## Task prompt
Format the lines of the listing below, from the line containing "As this scene" through the end of the listing, as a JSON list of strings with one string per line. Omit blank lines.

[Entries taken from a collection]
==================================================
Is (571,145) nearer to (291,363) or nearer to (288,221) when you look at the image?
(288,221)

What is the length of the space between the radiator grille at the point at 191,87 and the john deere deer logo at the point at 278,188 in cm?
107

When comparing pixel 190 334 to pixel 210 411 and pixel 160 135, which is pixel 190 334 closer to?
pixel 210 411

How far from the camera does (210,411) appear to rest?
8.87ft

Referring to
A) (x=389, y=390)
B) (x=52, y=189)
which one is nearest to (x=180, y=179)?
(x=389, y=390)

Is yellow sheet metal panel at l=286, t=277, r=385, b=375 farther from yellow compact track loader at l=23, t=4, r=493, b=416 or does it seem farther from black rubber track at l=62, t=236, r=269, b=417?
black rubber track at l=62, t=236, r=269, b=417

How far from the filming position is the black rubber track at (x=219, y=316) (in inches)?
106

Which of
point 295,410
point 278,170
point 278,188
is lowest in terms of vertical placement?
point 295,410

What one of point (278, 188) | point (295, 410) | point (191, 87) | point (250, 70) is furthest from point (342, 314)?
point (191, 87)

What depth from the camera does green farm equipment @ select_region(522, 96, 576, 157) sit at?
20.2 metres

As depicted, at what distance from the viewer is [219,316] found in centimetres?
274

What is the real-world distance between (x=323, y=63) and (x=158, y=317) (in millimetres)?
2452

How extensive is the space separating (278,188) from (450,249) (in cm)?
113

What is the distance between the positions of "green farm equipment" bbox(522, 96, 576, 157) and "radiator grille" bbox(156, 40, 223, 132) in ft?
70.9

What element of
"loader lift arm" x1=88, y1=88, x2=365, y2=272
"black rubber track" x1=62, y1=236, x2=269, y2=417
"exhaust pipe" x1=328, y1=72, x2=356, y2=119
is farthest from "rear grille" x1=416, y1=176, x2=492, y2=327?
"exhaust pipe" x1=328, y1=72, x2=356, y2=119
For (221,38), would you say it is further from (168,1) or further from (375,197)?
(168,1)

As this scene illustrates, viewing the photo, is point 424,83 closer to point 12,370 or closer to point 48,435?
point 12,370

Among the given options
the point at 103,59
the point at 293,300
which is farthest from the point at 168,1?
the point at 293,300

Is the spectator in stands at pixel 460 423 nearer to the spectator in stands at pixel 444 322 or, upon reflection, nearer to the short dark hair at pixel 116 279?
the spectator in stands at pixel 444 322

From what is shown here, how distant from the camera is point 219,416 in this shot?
==================================================
## Reply
[
  "As this scene illustrates, viewing the photo, is point 424,83 closer to point 12,370 or closer to point 48,435?",
  "point 12,370",
  "Among the given options",
  "the point at 103,59",
  "the point at 293,300",
  "which is farthest from the point at 168,1?",
  "the point at 293,300",
  "Is the spectator in stands at pixel 460 423 nearer to the spectator in stands at pixel 444 322 or, upon reflection, nearer to the short dark hair at pixel 116 279?",
  "the spectator in stands at pixel 444 322",
  "From what is shown here, how distant from the camera is point 219,416 in this shot?"
]